Other examples of indigenous ingredients that Bhanage uses are Bandel cheese—a soft, smoky cheese immersed in water—from Kolkata to stuff chilies with, a local variant of muskmelon, black rice from Tamil Nadu, and Topli paneer, which is part of Parsi cuisine. “Instead of using lemon, which is foreign to India, in our cocktails, we have come up with a local substitute, which is a mixture of pineapple and star fruit,” he says.

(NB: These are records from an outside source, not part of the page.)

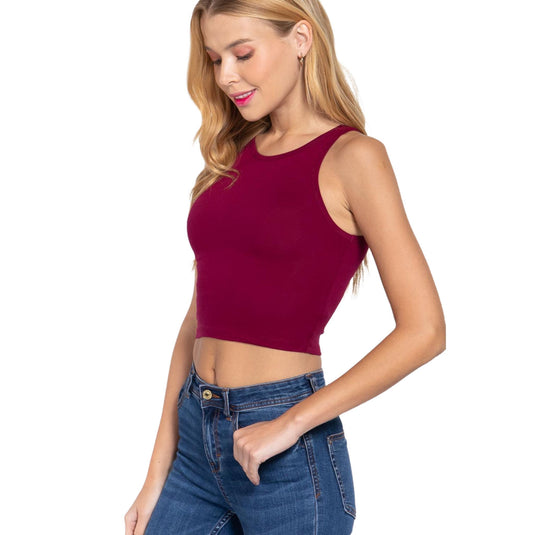 Close-up of a model in a burgundy crop top, demonstrating the top's fit and the versatility of pairing with high-waisted denim.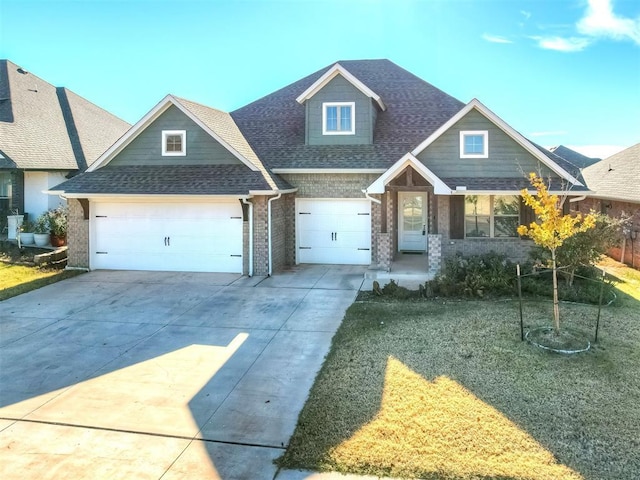 craftsman house featuring a front yard and a garage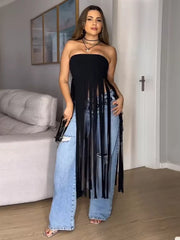 Black bohemian tube top with fringe trim, styled with ripped jeans.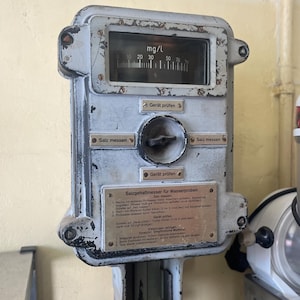 Puede incluir: Un medidor de sal industrial vintage, pintado en gris desgastado. Cuenta con un indicador con marcas en mg/L, un dial central y botones con texto en alemán. Una placa metálica proporciona instrucciones.
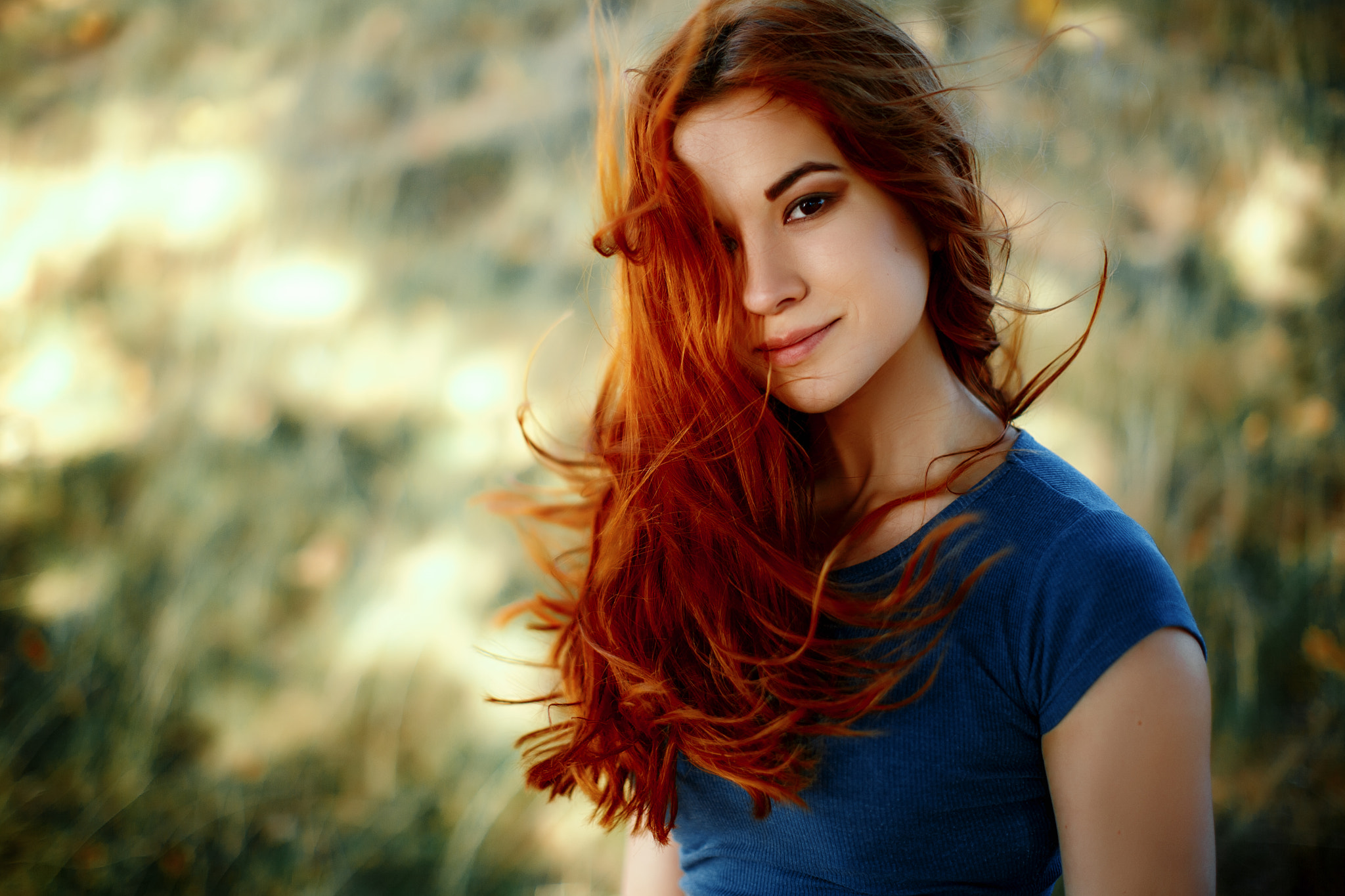 Redhead woman with windblown hair in a blue shirt HD Wallpaper
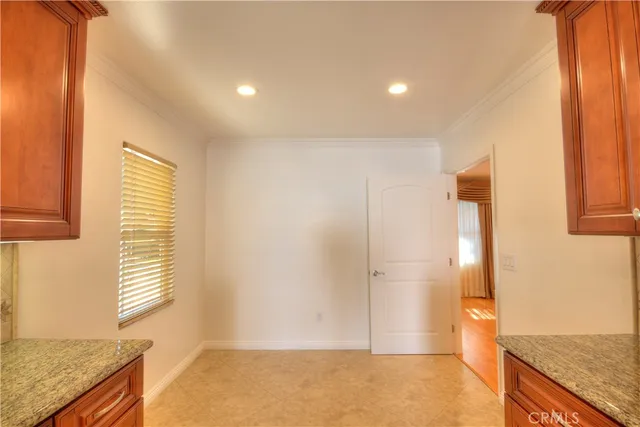 a view of kitchen and utility room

Anvitha Prashanth of Go Native adds a contemporary twist to age-old preparations
Image: Hemant Mishra for Forbes India

Reiterating the challenges of using local ingredients is Anvitha Prashanth, who started the Go Native restaurant and retail space in Bengaluru last year. Having experienced farmers’ markets in Berlin, while working there, Anvitha wanted to “connect people with those who grow our food”. There are two important factors to doing this, she says. “One is to have local produce that has a low carbon footprint, and second is to have organic produce.”

Go Native adds a contemporary twist to age-old preparations. So, for instance, ragi, a staple of Karnataka traditionally used to make ragi mudde, is now used to make pizza bases. “I would not expect people of my generation to like the way ragi was used earlier. But I wanted to incorporate that flavour,” she explains. Ragi is also being used to make Halubai, a sweet dish usually made of rice. Similarly, banana flower is now used to make rotis, while jackfruit is used in coconut milk pudding.

With one outlet at Jayanagar, and a second one coming in Indiranagar, Anvitha is planning a larger outlet in Whitefield, on a 1-acre land, where she will also be including farming. “I want it to be like a community space” she says.

Local ingredients is also what Saurabh Patwardhan turned to, when he started Kimaya Brewing Company in Pune last April. “I always wanted to become a microbrewer after tasting local beers while I was studying in the US,” says Patwardhan. “When I returned to India in 2010, the only good microbrewery was Doolally [in Pune],” he says. So he travelled around the Konkan and Vidarbha regions of Maharashtra in search of indigenous ingredients that could replace imported malted barley.

That is when he came across buckwheat, grown by tribal farmers in Ahmednagar. “The grain has a citrusy flavour, and the beer is very mild,” he explains. “We also made a mango cider this year, with mangoes from Sindhudurg.” A 1,000 litre batch of the cider was sold in 20 days and has become Kimaya’s highest-selling product.

Patwardhan will soon set out again in search of another local produce—kokum this time. “We hope to have kokum beer soon,” he says.

There was a time when running a posh restaurant meant serving imported food. But as the world wakes up to the environmental and social costs of hauling shiploads of produce across the planet, those times have changed. Accompanying this is also the belief of a new generation of Indians who, instead of blindly emulating the mistakes of the West, are learning from them, and have enough faith in their own traditions and flavours to put them centre stage.